The advisee let me know he's bringing his wife. I don't trust her.
This is a problem.

I have a house full of food. I'm going out to let him feel like he's
compensating me for sharing my experience. Now my decision is how
far to advise. How detailed? How candid? Do I give him $15 worth
of advice and call it even? Or do I give him limitless advice? (I'm
going to play it by ear, and count on the mind-reading abilities of
my co-advisor. It might or might not be a good night for subtle
communication between us.)



I never come to this list thinking "I'll just share a little advice,"
or "I'll throw a crumb and they'll feel like they really got some
good information."

Because the purpose of the list is to really see what helps and hurts
unschooling, I LOVE the reports of successes or of confusing moments
we can dissect and throw ideas toward.

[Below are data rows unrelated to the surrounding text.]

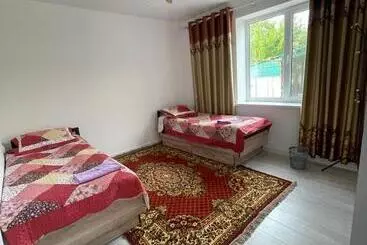 ペンション Center Guesthouse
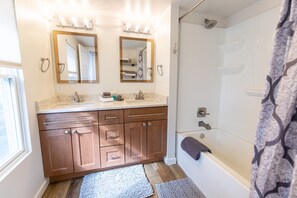 Combined shower/tub, hair dryer, towels, shampoo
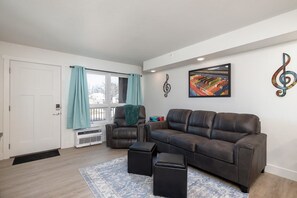 TV, offices - 308 Cozy, clean, Landing and Convention Center (Branson)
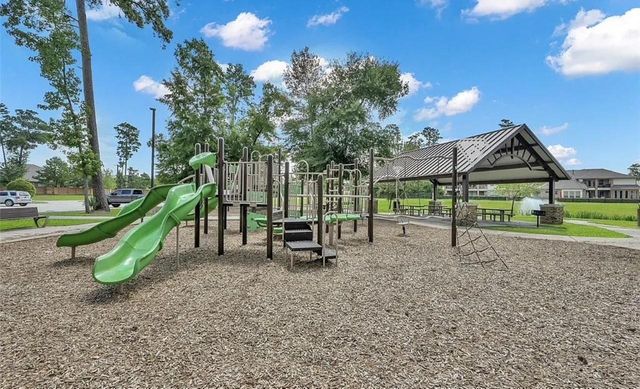2707 Oak Pass Court, Conroe, TX 77385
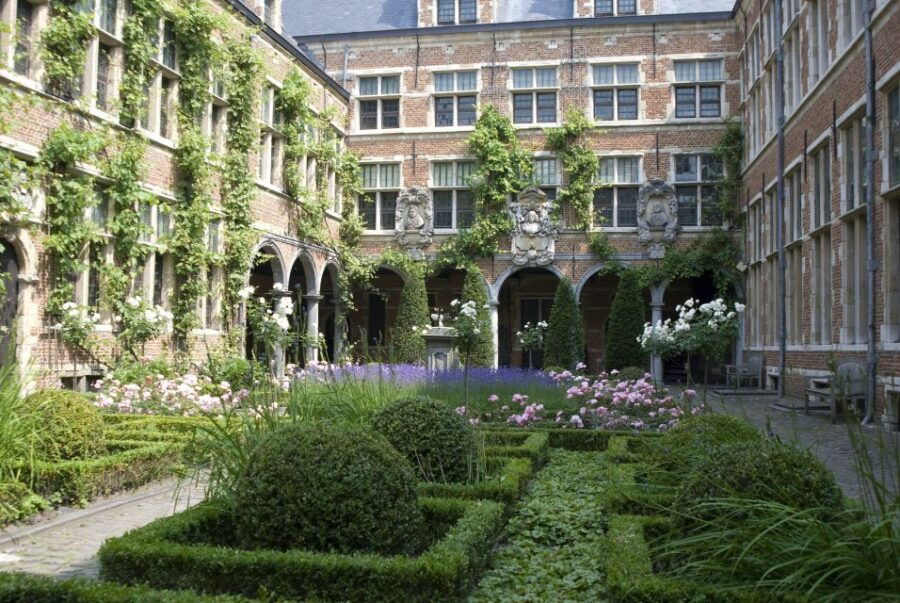 Antwerp: Private Historical Highlights Walking Tour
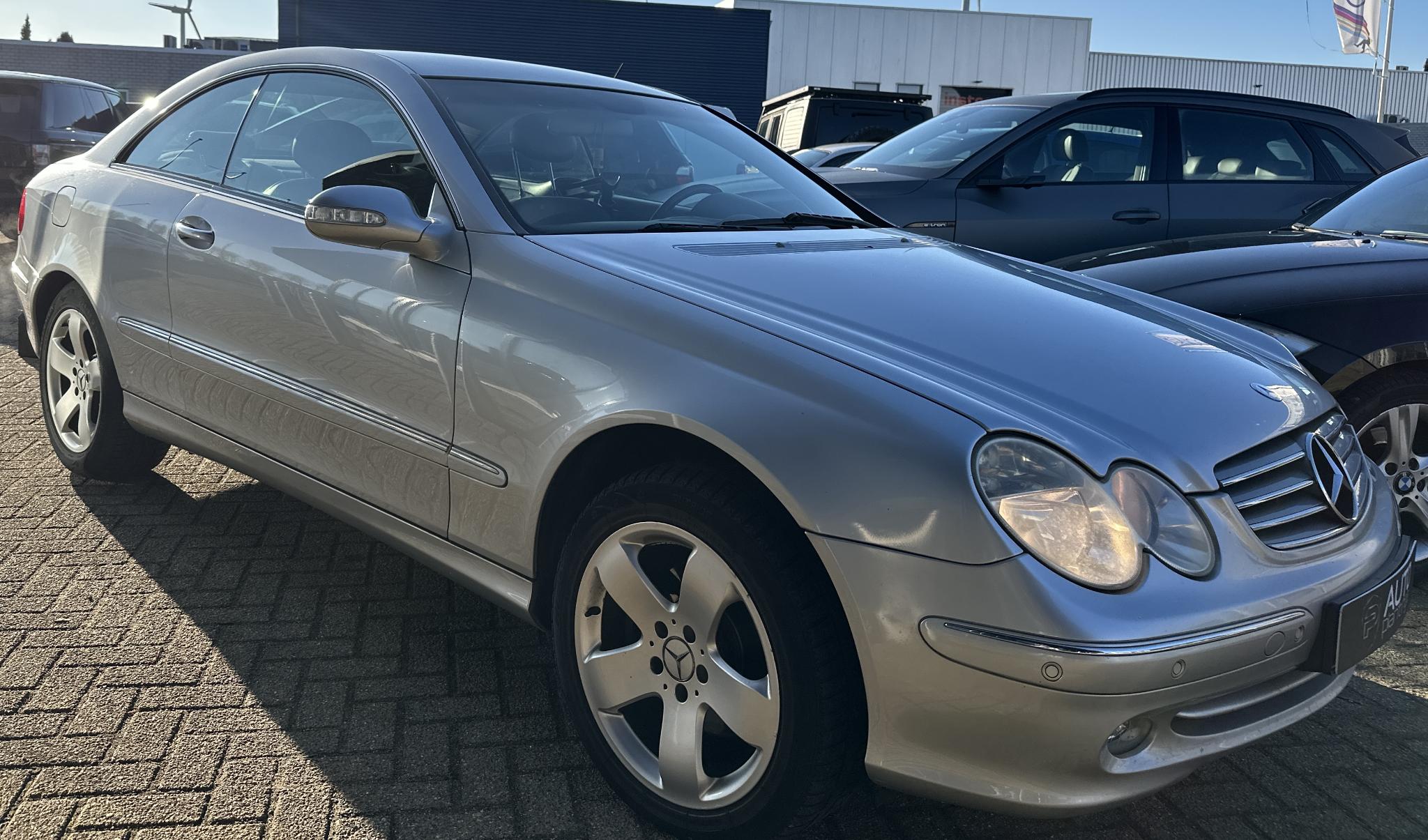 Foto van Mercedes-Benz CLK 240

I like it when a person
blossoms out a little more than before--when they have an "OH!
That's how it works!" moment. I don't hold back ideas here.

If the list existed so that I would feel like I had shared
unschooling information with people in as minimal a way as necessary,
I wouldn't share so much, but we're amassing ideas and experiences
and I love the gathering and sorting of any kind of data about the
effect of unschooling on people's lives.